WHAT IS REQUIRED
Copy out, word for word, the lines of the records that begin with the line containing "Given their distances" and end after the line containing "4. thumb at (x1=0, y1=437, x2=497, y2=1087)".

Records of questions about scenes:

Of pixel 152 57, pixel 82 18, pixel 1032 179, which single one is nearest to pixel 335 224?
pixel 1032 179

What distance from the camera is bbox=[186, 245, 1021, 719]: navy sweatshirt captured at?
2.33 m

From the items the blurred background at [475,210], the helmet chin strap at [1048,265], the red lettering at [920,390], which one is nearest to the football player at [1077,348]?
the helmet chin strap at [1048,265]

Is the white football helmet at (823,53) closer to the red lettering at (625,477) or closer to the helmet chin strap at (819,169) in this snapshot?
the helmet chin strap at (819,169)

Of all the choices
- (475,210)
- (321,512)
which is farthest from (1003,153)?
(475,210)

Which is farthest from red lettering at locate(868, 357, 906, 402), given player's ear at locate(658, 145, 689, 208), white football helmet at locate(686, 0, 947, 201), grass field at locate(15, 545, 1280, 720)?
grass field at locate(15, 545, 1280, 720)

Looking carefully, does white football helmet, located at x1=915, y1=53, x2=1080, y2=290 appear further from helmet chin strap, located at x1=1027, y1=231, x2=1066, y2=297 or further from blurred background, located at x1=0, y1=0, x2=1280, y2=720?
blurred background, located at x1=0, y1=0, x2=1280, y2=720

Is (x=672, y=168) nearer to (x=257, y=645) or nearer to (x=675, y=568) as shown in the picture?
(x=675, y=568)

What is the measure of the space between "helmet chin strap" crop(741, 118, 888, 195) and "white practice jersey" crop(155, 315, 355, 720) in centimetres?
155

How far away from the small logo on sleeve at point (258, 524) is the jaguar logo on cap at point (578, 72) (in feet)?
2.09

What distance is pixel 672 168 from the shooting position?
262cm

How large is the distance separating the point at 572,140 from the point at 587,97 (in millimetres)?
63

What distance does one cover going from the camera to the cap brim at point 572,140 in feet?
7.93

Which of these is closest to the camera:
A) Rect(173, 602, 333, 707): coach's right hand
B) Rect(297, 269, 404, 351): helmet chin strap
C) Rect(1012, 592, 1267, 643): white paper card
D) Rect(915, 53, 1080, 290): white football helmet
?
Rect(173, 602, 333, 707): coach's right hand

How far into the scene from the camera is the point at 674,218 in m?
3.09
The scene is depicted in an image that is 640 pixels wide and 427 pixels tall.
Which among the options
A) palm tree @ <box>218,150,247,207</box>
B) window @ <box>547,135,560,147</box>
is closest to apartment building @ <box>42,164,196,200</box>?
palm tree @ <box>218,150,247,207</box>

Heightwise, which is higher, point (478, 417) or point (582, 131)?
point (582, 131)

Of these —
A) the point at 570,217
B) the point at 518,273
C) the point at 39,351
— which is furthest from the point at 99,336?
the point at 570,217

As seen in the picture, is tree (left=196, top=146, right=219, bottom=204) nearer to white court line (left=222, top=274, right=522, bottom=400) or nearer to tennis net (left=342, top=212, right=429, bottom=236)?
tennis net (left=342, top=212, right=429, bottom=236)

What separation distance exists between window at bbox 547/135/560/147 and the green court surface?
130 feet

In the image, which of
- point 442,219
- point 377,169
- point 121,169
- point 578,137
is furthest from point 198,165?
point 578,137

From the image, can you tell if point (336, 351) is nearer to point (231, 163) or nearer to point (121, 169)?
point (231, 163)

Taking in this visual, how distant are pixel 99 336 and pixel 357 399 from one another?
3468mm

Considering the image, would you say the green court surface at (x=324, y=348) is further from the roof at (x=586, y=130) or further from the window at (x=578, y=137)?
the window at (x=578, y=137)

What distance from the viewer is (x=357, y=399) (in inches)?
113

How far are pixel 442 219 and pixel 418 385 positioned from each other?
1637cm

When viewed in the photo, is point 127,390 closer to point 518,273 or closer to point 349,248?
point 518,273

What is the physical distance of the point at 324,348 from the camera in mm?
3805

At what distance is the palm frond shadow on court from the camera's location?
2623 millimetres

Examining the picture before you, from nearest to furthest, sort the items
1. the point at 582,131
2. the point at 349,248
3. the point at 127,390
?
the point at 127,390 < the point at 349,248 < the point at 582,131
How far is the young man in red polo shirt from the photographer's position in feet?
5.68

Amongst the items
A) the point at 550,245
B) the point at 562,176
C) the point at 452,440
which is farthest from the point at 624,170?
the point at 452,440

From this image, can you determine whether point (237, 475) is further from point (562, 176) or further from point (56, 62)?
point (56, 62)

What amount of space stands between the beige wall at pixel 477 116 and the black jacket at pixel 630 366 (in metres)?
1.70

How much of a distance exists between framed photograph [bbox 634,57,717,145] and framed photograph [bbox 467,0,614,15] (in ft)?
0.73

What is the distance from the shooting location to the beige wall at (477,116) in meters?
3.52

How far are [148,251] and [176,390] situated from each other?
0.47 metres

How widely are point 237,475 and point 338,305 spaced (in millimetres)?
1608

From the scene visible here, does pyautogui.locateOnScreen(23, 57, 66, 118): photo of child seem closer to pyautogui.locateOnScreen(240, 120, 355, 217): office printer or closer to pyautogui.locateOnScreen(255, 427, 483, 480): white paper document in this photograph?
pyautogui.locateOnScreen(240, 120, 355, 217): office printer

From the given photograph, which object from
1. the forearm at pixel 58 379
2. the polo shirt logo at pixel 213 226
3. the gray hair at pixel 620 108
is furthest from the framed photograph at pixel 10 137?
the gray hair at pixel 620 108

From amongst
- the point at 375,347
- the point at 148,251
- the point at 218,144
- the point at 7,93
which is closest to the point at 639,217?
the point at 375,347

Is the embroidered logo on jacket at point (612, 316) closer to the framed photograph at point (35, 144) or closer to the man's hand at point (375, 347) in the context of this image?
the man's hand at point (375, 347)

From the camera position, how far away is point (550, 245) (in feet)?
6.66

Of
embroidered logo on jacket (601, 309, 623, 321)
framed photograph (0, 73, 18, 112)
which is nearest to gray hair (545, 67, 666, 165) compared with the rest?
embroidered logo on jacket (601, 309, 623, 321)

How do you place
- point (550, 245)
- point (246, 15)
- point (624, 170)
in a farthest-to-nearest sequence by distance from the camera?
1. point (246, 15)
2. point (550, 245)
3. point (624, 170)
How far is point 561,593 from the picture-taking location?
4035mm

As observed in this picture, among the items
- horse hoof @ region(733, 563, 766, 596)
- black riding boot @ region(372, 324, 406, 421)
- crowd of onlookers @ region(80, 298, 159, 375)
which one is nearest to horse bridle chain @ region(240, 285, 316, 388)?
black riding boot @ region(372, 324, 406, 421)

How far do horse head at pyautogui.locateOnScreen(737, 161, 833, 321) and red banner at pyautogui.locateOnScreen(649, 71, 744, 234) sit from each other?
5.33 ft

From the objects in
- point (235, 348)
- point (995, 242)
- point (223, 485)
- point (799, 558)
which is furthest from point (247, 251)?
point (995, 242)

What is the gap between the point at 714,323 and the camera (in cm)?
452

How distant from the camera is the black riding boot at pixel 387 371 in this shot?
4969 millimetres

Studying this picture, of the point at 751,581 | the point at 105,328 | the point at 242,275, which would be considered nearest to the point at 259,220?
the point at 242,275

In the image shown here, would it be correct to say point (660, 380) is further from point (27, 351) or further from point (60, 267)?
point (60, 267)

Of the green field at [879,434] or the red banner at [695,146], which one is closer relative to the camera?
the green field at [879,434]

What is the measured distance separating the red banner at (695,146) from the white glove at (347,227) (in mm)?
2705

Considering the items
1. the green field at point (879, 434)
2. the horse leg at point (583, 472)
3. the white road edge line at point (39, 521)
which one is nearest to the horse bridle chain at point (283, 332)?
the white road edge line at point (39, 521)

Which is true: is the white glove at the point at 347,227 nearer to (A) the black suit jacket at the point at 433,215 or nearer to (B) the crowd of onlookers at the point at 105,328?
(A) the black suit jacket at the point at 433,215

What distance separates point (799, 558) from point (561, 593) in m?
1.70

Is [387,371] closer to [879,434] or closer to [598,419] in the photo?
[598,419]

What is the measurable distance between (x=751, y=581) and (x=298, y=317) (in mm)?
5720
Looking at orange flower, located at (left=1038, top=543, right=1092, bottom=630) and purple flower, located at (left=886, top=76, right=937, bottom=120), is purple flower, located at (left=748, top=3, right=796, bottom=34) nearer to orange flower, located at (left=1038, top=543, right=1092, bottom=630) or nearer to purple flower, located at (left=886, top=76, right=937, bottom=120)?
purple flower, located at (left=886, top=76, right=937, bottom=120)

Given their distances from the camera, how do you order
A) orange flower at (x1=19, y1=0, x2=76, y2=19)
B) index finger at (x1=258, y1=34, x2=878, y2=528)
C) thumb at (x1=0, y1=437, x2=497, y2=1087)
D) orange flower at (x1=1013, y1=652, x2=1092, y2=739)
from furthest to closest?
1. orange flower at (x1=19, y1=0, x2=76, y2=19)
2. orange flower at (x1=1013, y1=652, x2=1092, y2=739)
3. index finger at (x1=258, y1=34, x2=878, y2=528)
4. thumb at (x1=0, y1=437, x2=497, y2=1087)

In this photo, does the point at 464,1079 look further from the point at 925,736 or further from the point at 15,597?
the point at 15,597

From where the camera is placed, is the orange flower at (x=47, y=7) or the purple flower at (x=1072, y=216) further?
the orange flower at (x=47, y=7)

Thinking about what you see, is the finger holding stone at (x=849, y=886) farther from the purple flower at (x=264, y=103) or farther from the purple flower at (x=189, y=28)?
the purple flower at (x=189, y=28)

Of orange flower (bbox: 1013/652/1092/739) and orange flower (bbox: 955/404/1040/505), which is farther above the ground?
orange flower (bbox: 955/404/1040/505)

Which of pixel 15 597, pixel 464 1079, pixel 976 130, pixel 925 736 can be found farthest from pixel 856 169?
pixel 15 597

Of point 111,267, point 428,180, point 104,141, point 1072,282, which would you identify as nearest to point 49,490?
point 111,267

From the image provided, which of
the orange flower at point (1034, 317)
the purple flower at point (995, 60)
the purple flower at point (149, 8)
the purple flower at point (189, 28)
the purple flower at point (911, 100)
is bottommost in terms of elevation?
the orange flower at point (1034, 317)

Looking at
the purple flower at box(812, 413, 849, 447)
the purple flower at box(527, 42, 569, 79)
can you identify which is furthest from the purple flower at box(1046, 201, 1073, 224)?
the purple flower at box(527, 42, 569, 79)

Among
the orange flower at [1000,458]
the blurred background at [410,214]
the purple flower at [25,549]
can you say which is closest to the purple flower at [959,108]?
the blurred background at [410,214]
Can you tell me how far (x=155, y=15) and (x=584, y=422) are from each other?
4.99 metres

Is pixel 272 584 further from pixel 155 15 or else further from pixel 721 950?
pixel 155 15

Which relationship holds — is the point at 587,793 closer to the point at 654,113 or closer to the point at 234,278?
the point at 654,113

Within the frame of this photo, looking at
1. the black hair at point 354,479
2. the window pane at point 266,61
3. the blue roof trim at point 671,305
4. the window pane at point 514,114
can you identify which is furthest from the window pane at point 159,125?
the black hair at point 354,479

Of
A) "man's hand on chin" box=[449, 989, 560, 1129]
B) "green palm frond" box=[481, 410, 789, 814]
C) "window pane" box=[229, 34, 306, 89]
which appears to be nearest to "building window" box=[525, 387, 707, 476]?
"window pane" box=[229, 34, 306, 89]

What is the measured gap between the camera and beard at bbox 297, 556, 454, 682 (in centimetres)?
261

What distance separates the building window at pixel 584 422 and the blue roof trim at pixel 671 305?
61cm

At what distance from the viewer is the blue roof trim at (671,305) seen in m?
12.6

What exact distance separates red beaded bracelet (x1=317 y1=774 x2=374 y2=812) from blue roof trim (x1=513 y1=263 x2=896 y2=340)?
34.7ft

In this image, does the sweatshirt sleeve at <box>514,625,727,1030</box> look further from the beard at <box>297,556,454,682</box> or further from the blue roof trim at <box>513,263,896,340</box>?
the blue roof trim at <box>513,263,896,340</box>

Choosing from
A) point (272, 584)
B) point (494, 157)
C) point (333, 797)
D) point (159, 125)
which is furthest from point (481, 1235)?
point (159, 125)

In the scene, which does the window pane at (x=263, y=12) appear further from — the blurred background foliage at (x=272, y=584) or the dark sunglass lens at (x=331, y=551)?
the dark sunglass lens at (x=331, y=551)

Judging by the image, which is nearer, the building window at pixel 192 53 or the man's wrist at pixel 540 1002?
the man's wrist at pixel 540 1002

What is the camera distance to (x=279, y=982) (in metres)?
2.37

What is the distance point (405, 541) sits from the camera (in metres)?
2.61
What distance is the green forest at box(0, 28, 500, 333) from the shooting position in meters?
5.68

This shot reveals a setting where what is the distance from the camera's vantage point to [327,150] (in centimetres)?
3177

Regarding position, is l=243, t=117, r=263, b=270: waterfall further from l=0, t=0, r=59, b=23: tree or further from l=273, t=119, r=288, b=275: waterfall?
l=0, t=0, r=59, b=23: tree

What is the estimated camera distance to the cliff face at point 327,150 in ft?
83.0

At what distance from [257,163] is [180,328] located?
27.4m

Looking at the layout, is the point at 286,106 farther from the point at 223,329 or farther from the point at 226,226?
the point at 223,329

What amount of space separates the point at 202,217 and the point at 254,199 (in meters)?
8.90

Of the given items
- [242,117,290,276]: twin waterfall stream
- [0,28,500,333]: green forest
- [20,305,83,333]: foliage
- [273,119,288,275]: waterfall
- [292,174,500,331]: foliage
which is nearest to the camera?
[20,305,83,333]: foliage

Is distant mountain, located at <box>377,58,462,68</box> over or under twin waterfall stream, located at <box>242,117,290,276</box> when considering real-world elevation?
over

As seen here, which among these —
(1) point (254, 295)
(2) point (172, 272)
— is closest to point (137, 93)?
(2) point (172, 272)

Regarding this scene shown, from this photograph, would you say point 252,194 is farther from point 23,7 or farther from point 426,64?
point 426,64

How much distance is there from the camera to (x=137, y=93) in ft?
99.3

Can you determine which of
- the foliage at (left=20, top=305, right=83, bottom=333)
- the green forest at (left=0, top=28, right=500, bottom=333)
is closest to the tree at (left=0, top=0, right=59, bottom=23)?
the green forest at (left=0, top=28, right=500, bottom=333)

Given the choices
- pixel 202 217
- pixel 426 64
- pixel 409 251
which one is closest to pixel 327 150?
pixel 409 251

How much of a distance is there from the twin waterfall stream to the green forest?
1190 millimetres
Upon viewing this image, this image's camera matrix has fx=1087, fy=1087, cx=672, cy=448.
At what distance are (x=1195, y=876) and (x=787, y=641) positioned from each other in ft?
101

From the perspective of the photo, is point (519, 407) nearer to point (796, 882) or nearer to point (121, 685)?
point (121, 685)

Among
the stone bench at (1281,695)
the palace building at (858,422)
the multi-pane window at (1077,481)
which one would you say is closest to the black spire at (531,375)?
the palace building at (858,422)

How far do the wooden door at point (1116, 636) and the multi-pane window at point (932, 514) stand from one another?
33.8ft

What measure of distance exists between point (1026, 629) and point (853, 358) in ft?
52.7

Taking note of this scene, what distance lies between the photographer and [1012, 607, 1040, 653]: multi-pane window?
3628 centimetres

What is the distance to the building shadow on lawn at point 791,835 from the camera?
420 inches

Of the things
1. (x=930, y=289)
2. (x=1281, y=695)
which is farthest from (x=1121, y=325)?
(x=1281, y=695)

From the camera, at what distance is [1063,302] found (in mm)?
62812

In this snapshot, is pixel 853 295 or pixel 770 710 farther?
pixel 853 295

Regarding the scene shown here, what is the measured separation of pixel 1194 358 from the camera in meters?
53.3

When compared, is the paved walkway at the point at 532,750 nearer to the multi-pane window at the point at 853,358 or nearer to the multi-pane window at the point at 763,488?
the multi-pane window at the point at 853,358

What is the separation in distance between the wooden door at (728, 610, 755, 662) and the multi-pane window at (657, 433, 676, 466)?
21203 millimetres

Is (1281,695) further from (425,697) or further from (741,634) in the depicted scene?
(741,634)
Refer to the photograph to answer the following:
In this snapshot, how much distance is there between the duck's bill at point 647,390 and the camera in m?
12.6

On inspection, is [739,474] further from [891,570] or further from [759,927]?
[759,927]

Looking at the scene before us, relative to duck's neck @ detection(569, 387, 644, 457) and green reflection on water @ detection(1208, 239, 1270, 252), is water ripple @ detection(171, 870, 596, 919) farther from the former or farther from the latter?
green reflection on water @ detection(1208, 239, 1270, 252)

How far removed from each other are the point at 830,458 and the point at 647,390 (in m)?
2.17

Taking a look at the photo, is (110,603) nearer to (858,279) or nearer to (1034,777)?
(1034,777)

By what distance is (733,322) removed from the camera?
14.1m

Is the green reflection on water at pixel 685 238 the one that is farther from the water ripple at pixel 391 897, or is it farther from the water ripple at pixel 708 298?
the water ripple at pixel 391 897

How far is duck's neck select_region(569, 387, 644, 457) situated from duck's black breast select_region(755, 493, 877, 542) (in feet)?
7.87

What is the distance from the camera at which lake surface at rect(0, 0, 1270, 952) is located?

OUTPUT BELOW
Given their distances from the camera, how do you order
A) orange flower at (x1=19, y1=0, x2=76, y2=19)
B) index finger at (x1=258, y1=34, x2=878, y2=528)
C) thumb at (x1=0, y1=437, x2=497, y2=1087)
D) orange flower at (x1=1013, y1=652, x2=1092, y2=739)
from furthest to closest?
1. orange flower at (x1=19, y1=0, x2=76, y2=19)
2. orange flower at (x1=1013, y1=652, x2=1092, y2=739)
3. index finger at (x1=258, y1=34, x2=878, y2=528)
4. thumb at (x1=0, y1=437, x2=497, y2=1087)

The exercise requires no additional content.